- Born: Southern California, U.S.
- Education: Chapman University
- Occupations: Co-CEO and co-founder, International Pet Solutions

= Tilden Smith =

Tilden Smith is a CEO and co-founder of pet product company, International Pet Solutions, which he helped found in fall of 2009. Since the inception of IPS, Smith and his business partner created the company's first product, the PetLawn, an indoor outhouse for pets. In the past year since PetLawn's introduction on the market, The PetLawn is now on the shelf in over 130 stores throughout the United States and Canada. Smith graduated in 2012 from Chapman University, majoring in Business Administration with an emphasis in Entrepreneurship.

in Spring 2011, Smith and his business partner were first-place winners in Chapman University's Argyros School of Business & Economics annual business competition. In addition to receiving a 1st-place winner plaque, Smith and his business partner received mentoring from an angel investor who gave advice on business strategy.

In August 2011, Smith and his company were featured in Forbes magazine's article on Student Entrepreneurs. Tilden was one of nine students chosen from colleges across the United States. All 9 entrepreneurs met together in Austin, Texas prior to the publication of the feature article and participated in a round-table discussion with Michael Dell, CEO and Founder of Dell Inc. During Smith's interview with Forbes, he announced that International Pet Solutions would be introducing new products to the market that fall and updating PetLawn's design.

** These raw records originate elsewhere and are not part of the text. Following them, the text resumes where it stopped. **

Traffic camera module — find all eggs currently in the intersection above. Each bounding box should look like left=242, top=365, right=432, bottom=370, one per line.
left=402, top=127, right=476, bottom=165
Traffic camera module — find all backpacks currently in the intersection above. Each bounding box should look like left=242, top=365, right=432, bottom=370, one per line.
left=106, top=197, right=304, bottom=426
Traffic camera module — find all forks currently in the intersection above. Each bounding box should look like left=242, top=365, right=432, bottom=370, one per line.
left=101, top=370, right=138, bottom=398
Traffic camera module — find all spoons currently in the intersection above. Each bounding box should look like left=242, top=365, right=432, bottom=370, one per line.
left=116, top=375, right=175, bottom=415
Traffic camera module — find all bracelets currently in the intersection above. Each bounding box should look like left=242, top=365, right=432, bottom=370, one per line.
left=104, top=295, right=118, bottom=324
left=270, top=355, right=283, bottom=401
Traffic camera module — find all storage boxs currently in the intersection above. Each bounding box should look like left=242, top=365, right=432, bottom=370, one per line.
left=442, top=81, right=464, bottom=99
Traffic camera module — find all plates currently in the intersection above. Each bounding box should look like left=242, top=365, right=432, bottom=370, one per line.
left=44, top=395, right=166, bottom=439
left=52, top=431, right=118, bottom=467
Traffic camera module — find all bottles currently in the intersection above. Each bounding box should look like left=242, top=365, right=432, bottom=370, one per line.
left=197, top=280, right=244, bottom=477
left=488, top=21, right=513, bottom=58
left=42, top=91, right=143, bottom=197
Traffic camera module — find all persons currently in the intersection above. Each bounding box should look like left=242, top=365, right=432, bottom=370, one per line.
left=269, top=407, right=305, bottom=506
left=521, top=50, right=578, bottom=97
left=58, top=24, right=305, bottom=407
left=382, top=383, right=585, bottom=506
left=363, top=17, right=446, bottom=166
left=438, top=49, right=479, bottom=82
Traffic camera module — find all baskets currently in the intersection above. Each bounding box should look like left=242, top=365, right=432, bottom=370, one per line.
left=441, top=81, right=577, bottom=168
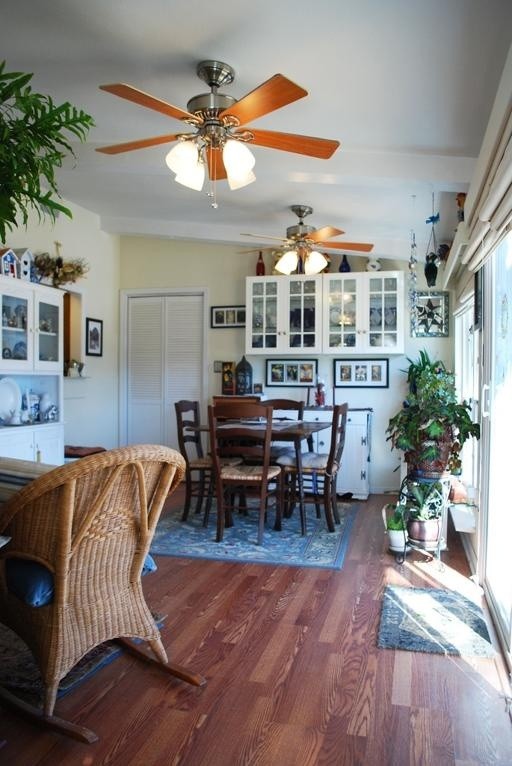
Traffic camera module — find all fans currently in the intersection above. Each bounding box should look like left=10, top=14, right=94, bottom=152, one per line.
left=237, top=205, right=374, bottom=255
left=94, top=61, right=341, bottom=160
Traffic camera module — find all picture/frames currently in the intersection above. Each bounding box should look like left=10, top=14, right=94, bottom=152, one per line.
left=85, top=317, right=103, bottom=356
left=210, top=306, right=246, bottom=328
left=333, top=358, right=389, bottom=389
left=417, top=290, right=449, bottom=337
left=266, top=359, right=318, bottom=387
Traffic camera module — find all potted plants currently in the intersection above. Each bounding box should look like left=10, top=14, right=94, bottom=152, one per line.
left=387, top=517, right=412, bottom=553
left=383, top=480, right=452, bottom=548
left=386, top=345, right=481, bottom=480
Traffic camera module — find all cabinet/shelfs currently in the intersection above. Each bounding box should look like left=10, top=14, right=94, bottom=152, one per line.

Smith was awarded the title of one of "The Hottest 25 People in Orange County" in the November 2011 issue of OC Metro magazine. For the past 21 years the editors of OC Metro have selected the "Hottest 25" movers and shakers and most influential people in Orange County. Smith and his company were featured in the December 2011 issue of Entrepreneur Magazine, "Undergrads Clean Up With an 'Indoor Outhouse' Business for Pets". Smith and his company were featured in Inc. Magazine in March 2012 and a 2012 winner of Inc. Magazine's "America’s Coolest College Start-Ups 2012".

Smith's products are now in nearly 200 U.S. stores and have expanded into Canada, Panama and Venezuela.